To improve the computational efficiency of video generation, Sora adopts Spacetime Latent Patches as its basic building unit. It first compresses the original input video into a compact spatio-temporal representation. Subsequently, a series of spatiotemporal fragments are extracted from these compressed videos, capturing visual features and motion information over a short period of time. These fragments function similarly to lexical units in a language model, providing Sora with rich visual building blocks for synthesizing video content. [14]
Sora’s technical architecture is composed of three key parts: the input processing module, content generation module, and post-processing module. The input processing module is responsible for receiving and processing user-provided data, such as text instructions, still images, and existing videos. It analyzes and understands this input data through a deep learning algorithm, converts it into a machine-recognizable format, and lays the foundation for subsequent content generation. The content generation module is the core of Sora’s technology. It leverages deep learning, especially the application of the Transformer autoregressive model. Sora encodes the text using the Transformer model based on the input text instructions and generates the corresponding visual Diffusion model features. [15] These features are then fed into the video generation network, where, through iterative steps of optimization, the video content matching the text description is produced. Additionally, Sora uses a Diffusion model to address uncertainty in video generation. This model produces clearer and more coherent video frames by gradually removing noise, enabling Sora to generate complex scenes and dynamic interactions, resulting in high-quality video production. After content generation, the post-processing module further optimizes and adjusts the generated video, including color correction, lighting adjustments, and composition optimization, to ensure the final video achieves the best possible visual effect.
To illustrate Sora's transformation of text into video, this study analyzes a representative case. The case was selected based on a Sora-generated video available online, along with related technical articles.
For example, when the following text is entered:
"The lens is foggy, the color contrast is bright, and the captured feeling is a low-visibility lens quality that provides a sense of instant chaos. When the waves struck the wooden hull, the horizon shook violently, making it difficult to discern the details. Suddenly, a huge sea monster appeared from the rough sea. Its enormous, slippery tentacles stretched out dangerously, and its sticky appendages wrapped around the ship with terrible force."

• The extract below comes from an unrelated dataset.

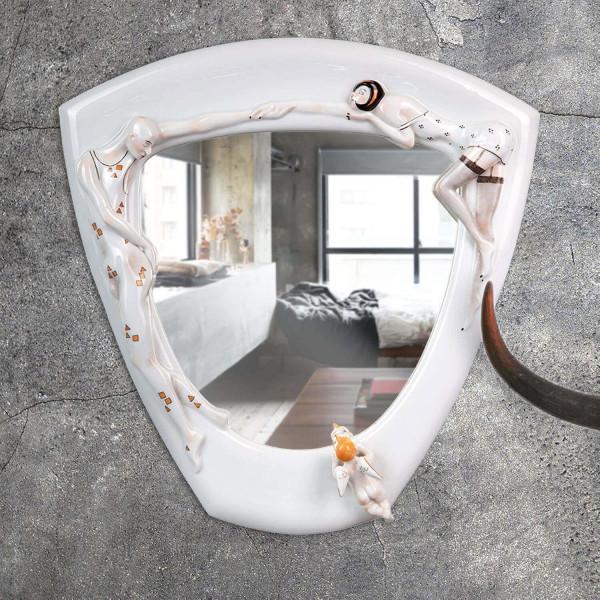 """Spiegel """"Eros"""" mit glasiertem Porzellanrahmen von Kati Zorn"""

The input processing module parses the text instructions to extract key information such as "fog," "wooden hull," "sea monster," and "tentacle." This information is passed to the content generation module as the basis for generating the video. The content generation module uses the Transformer model to transform the text instructions into a series of visual elements and scenes. The post-processing module further optimizes the generated video, adjusting for color correction, lighting, and composition, ultimately producing a short video of approximately 5 seconds (see Figure 1).
Figure 1: Sea Monster in Rough Sea (Video Screenshot)
It can be observed that, as the latest breakthrough technology from OpenAI in the field of AIGC, Sora’s unique technical architecture and algorithmic foundation give it unprecedented capabilities in video generation. Compared to traditional video production processes, Sora can convert input data such as text instructions, still images, and existing videos into high-quality video content. This enables creators to generate videos more efficiently and at a lower cost, providing unprecedented creative freedom and expression. Additionally, even inexperienced users can produce high-quality videos similar to those created by experienced creators.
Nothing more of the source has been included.